その銀行は大手都市銀行と合併して、提携クレジットカードも大きく変わっていた。セゾンカードとか銀行グループのシンプルなクレジットカードであれば、年会費無料になっていた。
インターネットのダイレクト口座から申し込みができるようになっていたので、さっそく申し込んだ。新しいクレジットカードが届いたら、支払いは全て切り替えて、今のものは廃止するつもりだ。
今はクレジットカードが1枚なので、事業用と私用を混在して使用している。
別の銀行に私用の口座を作り、私用クレジットカードも作ることにした。
私の場合、コンビニATMでの引き出しが多いので、引き出し手数料が無料になるものを探した。
地元の地方銀行は給与振込みや公共料金の引き落としをしないと、手数料が無料にならない。優遇ポイントをクリアするのが難しい。
三菱東京UFJ銀行やみずほ銀行などの大手都市銀行は、口座残高だけクリアしていれば、無料にしてくれるようだ。これは企業体力の差なのだろう。
私の住む町には、みずほ銀行しか近くにないので、必然的にみずほ銀行にすることになった。クレジットカードも年会費無料のものがあるので、文句のつけようがない。
現在は兼業だが、サラリーマンでなくなるとクレジットカードを作るのが難しいので、今のうちに作っておいたほうがよいという打算もある。

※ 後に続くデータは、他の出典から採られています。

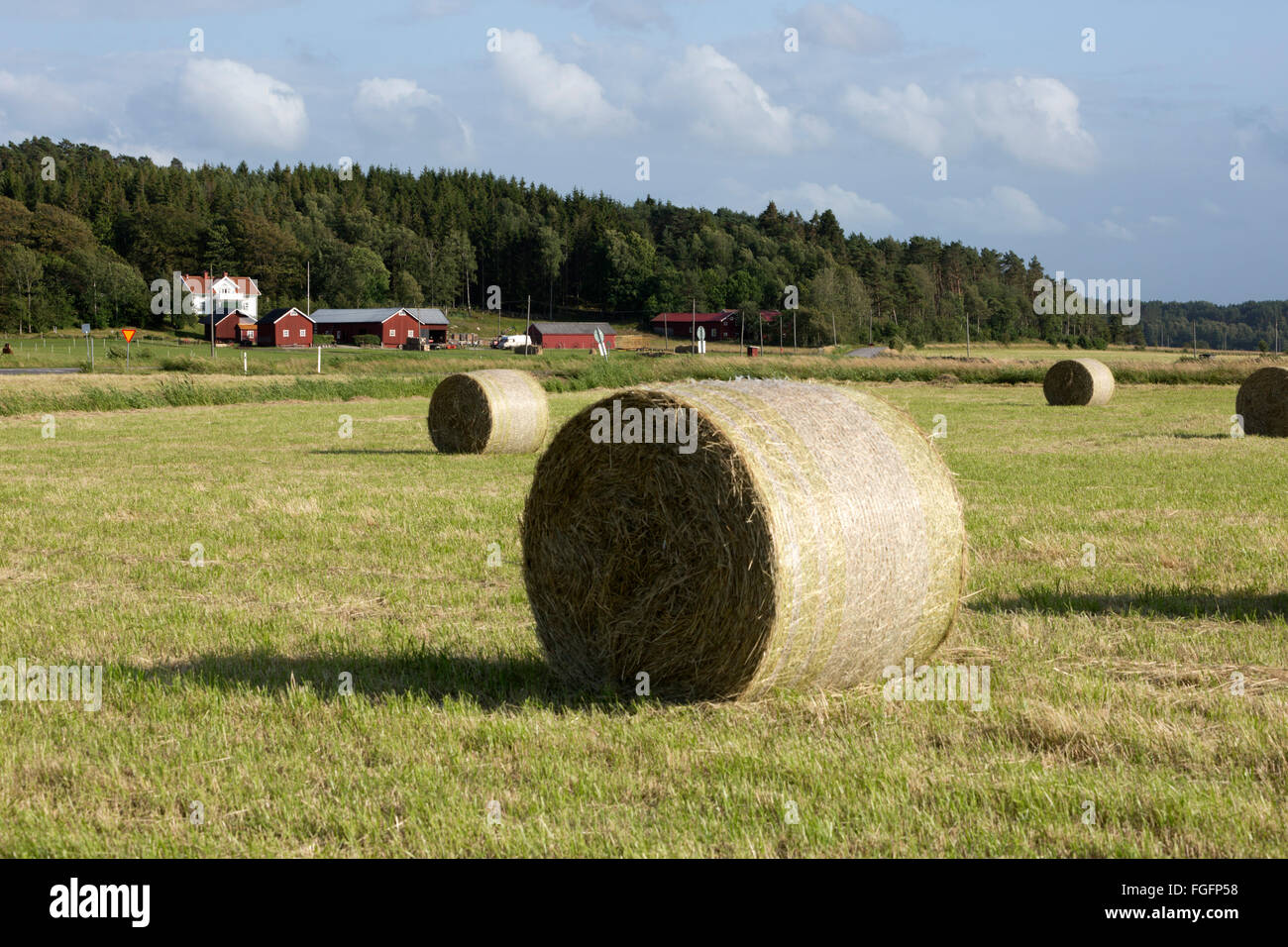 Typical Swedish farm with round hay bales, near Kode, Bohuslän, southwest Sweden, Sweden, Scandinavia, Europe - Stock Image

祖母の調子が悪いという嘘をついて、有給休暇をもらった。
私の勤める会社は有給申請に「私用のため」と書くと、許可されない。必ずどこに旅行に行くとか社会保険の手続きに行くとか、具体的な内容を書かねばならない。
これは申請をチェックする、会長の同級生だったというコネで入社した総務部長の「趣味」らしい。迷惑な話だが、それを知っていて放置している会社もどうかしている。

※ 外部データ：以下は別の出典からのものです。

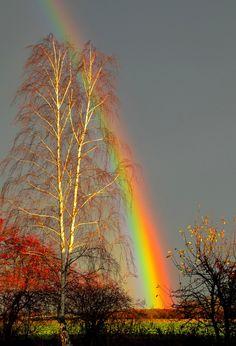 Regenbogen bei Sonnenuntegang von lutz golli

みずほ銀行で新規口座開設とクレジットカードの申請をした。
クレジットカードは、セゾンカードがみずほ銀行グループとのことで、セゾンJCBにした。キャッシュカード一体型になるという。便利なのかどうかわからないが、特に問題ないだろう。
平日なので、客が少ない。
車椅子のおばあさんとヘルパー(ケアマネージャー?)さんの声が響いていた。
「なんで別の人の名前を書くの?」怒りを抑えているが、きつい口調だった。
「あなたは、xx子さんでしょう」
おばあさんが、ぼそぼそと答える。
「xx子は、病気ばっかりしてダメだから、名前をかくといけないことが起こる・・・」
「芸名じゃないんだから、そんなことをしては駄目!!銀行で嘘の名前を書いたら大変なことになるの。わかる?」
「xx子は病気して、頭が悪いから・・・」おばあさんは同じことを繰り返し答えていた。

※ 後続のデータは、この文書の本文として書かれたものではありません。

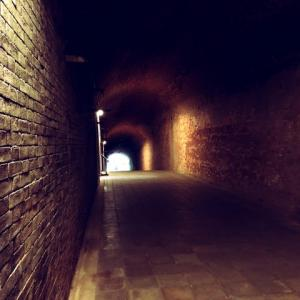 迷宮ダンジョンで危機一髪 | It was critical moment in the labyrinth dungeon.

本人名義の口座から生活費を引き出すのだろうか。家族でない第三者のケアスタッフでは代理手続きができないのだろう。
私の名前が呼ばれた。
預金通帳とインターネットのダイレクト口座のIDとパスワードを受け取った。2日後に利用できるとのこと。
クレジットカードは、勤め先での私の所在確認ができたら2週間程度で発行してくれるらしい。
ボールペンとポケットティッシュ2個をおまけでくれた。
席を立って、出口に向かった。
おばあさんはまた、書類に別の人の名前を書いているようだ。
ケアスタッフの 悲壮な声が背中から聞こえてきた。